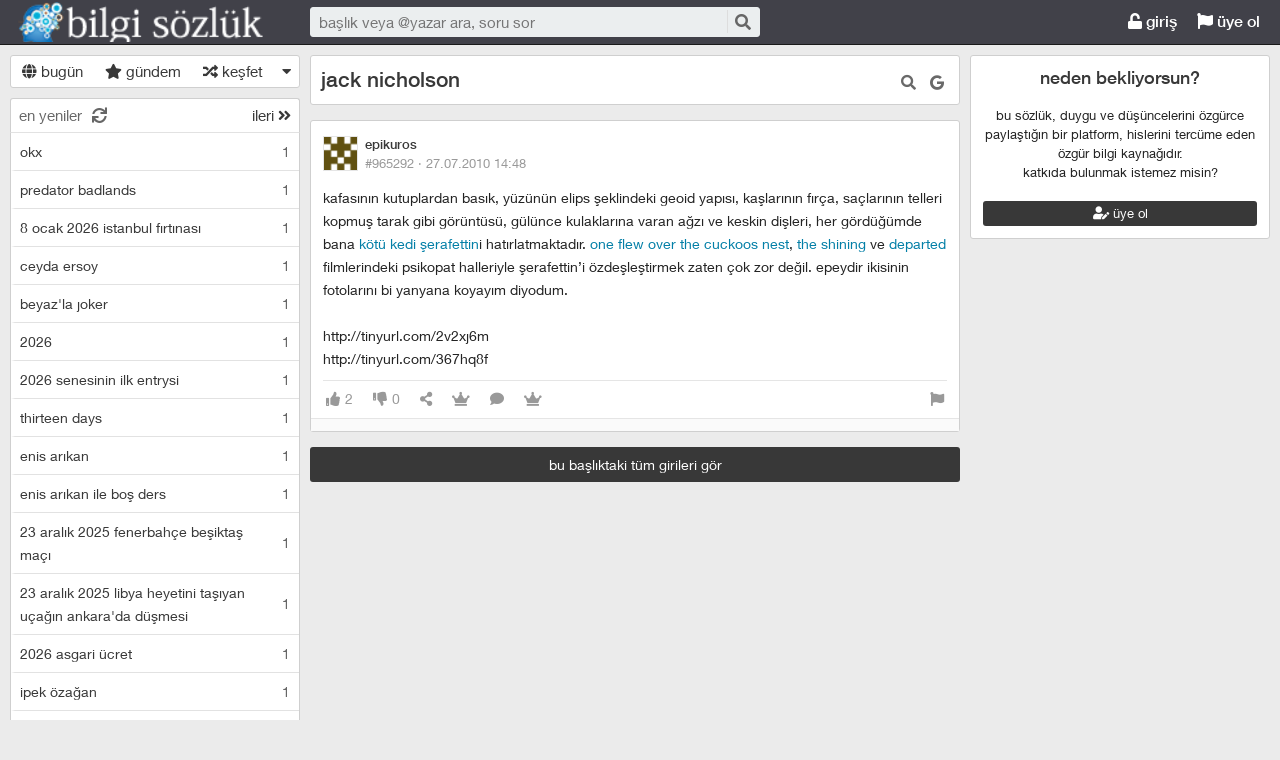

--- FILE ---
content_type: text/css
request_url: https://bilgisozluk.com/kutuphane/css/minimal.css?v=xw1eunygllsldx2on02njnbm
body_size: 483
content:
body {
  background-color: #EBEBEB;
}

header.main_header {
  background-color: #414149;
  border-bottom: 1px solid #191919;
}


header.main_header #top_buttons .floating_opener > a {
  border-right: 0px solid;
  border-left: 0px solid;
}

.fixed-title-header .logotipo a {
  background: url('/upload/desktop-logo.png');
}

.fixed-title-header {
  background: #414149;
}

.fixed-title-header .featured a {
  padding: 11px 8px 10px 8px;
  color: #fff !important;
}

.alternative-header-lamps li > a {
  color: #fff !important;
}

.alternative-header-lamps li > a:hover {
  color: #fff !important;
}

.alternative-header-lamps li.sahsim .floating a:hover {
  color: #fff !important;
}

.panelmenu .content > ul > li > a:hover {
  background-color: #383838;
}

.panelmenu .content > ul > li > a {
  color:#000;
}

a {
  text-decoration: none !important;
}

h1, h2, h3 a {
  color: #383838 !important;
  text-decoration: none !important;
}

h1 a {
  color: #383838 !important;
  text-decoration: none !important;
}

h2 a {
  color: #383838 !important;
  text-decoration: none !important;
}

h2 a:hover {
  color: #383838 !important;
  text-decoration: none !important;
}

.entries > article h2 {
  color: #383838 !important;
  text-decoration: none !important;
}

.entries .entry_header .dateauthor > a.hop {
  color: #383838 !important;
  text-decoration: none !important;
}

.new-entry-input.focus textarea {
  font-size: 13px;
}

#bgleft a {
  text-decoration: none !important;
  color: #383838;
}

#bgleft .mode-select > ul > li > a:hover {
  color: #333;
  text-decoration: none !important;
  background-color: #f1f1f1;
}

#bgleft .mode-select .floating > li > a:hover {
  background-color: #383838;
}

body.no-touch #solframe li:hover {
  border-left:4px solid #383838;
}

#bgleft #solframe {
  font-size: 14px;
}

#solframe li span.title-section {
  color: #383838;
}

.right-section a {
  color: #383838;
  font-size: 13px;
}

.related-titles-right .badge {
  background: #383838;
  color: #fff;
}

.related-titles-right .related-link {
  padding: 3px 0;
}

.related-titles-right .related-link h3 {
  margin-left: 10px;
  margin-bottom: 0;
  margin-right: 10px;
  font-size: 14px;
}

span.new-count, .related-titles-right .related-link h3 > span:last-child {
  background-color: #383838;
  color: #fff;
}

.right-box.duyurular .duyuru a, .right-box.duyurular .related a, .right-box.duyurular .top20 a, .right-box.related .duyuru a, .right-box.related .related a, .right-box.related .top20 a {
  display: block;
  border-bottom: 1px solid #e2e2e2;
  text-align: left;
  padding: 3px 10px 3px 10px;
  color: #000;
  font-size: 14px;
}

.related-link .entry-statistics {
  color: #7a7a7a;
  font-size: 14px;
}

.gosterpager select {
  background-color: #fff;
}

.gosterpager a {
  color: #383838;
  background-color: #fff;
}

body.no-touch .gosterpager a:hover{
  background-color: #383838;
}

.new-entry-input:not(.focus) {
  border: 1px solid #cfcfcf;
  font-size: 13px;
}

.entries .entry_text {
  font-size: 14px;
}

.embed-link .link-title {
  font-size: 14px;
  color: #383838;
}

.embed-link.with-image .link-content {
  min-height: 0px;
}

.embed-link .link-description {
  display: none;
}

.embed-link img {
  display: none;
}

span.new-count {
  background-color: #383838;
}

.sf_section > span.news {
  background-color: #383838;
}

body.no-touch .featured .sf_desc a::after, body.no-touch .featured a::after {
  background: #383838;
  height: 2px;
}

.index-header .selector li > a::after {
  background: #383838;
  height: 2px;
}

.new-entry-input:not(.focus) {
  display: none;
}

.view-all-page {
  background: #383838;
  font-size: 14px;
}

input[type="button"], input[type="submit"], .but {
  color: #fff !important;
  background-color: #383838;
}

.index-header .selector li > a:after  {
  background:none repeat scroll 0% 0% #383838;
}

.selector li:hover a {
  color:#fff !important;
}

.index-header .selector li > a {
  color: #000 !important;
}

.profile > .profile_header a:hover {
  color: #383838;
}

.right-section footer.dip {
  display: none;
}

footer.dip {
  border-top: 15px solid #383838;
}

◆ ◆ ◆ ◆ ◆ ◆ ◆

Write the listing out a second time exactly, dropping all images.

--- FILE ---
content_type: text/css
request_url: https://bilgisozluk.com/kutuphane/css/minimal.css?v=xw1eunygllsldx2on02njnbm
body_size: 483
content:
body {
  background-color: #EBEBEB;
}

header.main_header {
  background-color: #414149;
  border-bottom: 1px solid #191919;
}


header.main_header #top_buttons .floating_opener > a {
  border-right: 0px solid;
  border-left: 0px solid;
}

.fixed-title-header .logotipo a {
  background: url('/upload/desktop-logo.png');
}

.fixed-title-header {
  background: #414149;
}

.fixed-title-header .featured a {
  padding: 11px 8px 10px 8px;
  color: #fff !important;
}

.alternative-header-lamps li > a {
  color: #fff !important;
}

.alternative-header-lamps li > a:hover {
  color: #fff !important;
}

.alternative-header-lamps li.sahsim .floating a:hover {
  color: #fff !important;
}

.panelmenu .content > ul > li > a:hover {
  background-color: #383838;
}

.panelmenu .content > ul > li > a {
  color:#000;
}

a {
  text-decoration: none !important;
}

h1, h2, h3 a {
  color: #383838 !important;
  text-decoration: none !important;
}

h1 a {
  color: #383838 !important;
  text-decoration: none !important;
}

h2 a {
  color: #383838 !important;
  text-decoration: none !important;
}

h2 a:hover {
  color: #383838 !important;
  text-decoration: none !important;
}

.entries > article h2 {
  color: #383838 !important;
  text-decoration: none !important;
}

.entries .entry_header .dateauthor > a.hop {
  color: #383838 !important;
  text-decoration: none !important;
}

.new-entry-input.focus textarea {
  font-size: 13px;
}

#bgleft a {
  text-decoration: none !important;
  color: #383838;
}

#bgleft .mode-select > ul > li > a:hover {
  color: #333;
  text-decoration: none !important;
  background-color: #f1f1f1;
}

#bgleft .mode-select .floating > li > a:hover {
  background-color: #383838;
}

body.no-touch #solframe li:hover {
  border-left:4px solid #383838;
}

#bgleft #solframe {
  font-size: 14px;
}

#solframe li span.title-section {
  color: #383838;
}

.right-section a {
  color: #383838;
  font-size: 13px;
}

.related-titles-right .badge {
  background: #383838;
  color: #fff;
}

.related-titles-right .related-link {
  padding: 3px 0;
}

.related-titles-right .related-link h3 {
  margin-left: 10px;
  margin-bottom: 0;
  margin-right: 10px;
  font-size: 14px;
}

span.new-count, .related-titles-right .related-link h3 > span:last-child {
  background-color: #383838;
  color: #fff;
}

.right-box.duyurular .duyuru a, .right-box.duyurular .related a, .right-box.duyurular .top20 a, .right-box.related .duyuru a, .right-box.related .related a, .right-box.related .top20 a {
  display: block;
  border-bottom: 1px solid #e2e2e2;
  text-align: left;
  padding: 3px 10px 3px 10px;
  color: #000;
  font-size: 14px;
}

.related-link .entry-statistics {
  color: #7a7a7a;
  font-size: 14px;
}

.gosterpager select {
  background-color: #fff;
}

.gosterpager a {
  color: #383838;
  background-color: #fff;
}

body.no-touch .gosterpager a:hover{
  background-color: #383838;
}

.new-entry-input:not(.focus) {
  border: 1px solid #cfcfcf;
  font-size: 13px;
}

.entries .entry_text {
  font-size: 14px;
}

.embed-link .link-title {
  font-size: 14px;
  color: #383838;
}

.embed-link.with-image .link-content {
  min-height: 0px;
}

.embed-link .link-description {
  display: none;
}

.embed-link img {
  display: none;
}

span.new-count {
  background-color: #383838;
}

.sf_section > span.news {
  background-color: #383838;
}

body.no-touch .featured .sf_desc a::after, body.no-touch .featured a::after {
  background: #383838;
  height: 2px;
}

.index-header .selector li > a::after {
  background: #383838;
  height: 2px;
}

.new-entry-input:not(.focus) {
  display: none;
}

.view-all-page {
  background: #383838;
  font-size: 14px;
}

input[type="button"], input[type="submit"], .but {
  color: #fff !important;
  background-color: #383838;
}

.index-header .selector li > a:after  {
  background:none repeat scroll 0% 0% #383838;
}

.selector li:hover a {
  color:#fff !important;
}

.index-header .selector li > a {
  color: #000 !important;
}

.profile > .profile_header a:hover {
  color: #383838;
}

.right-section footer.dip {
  display: none;
}

footer.dip {
  border-top: 15px solid #383838;
}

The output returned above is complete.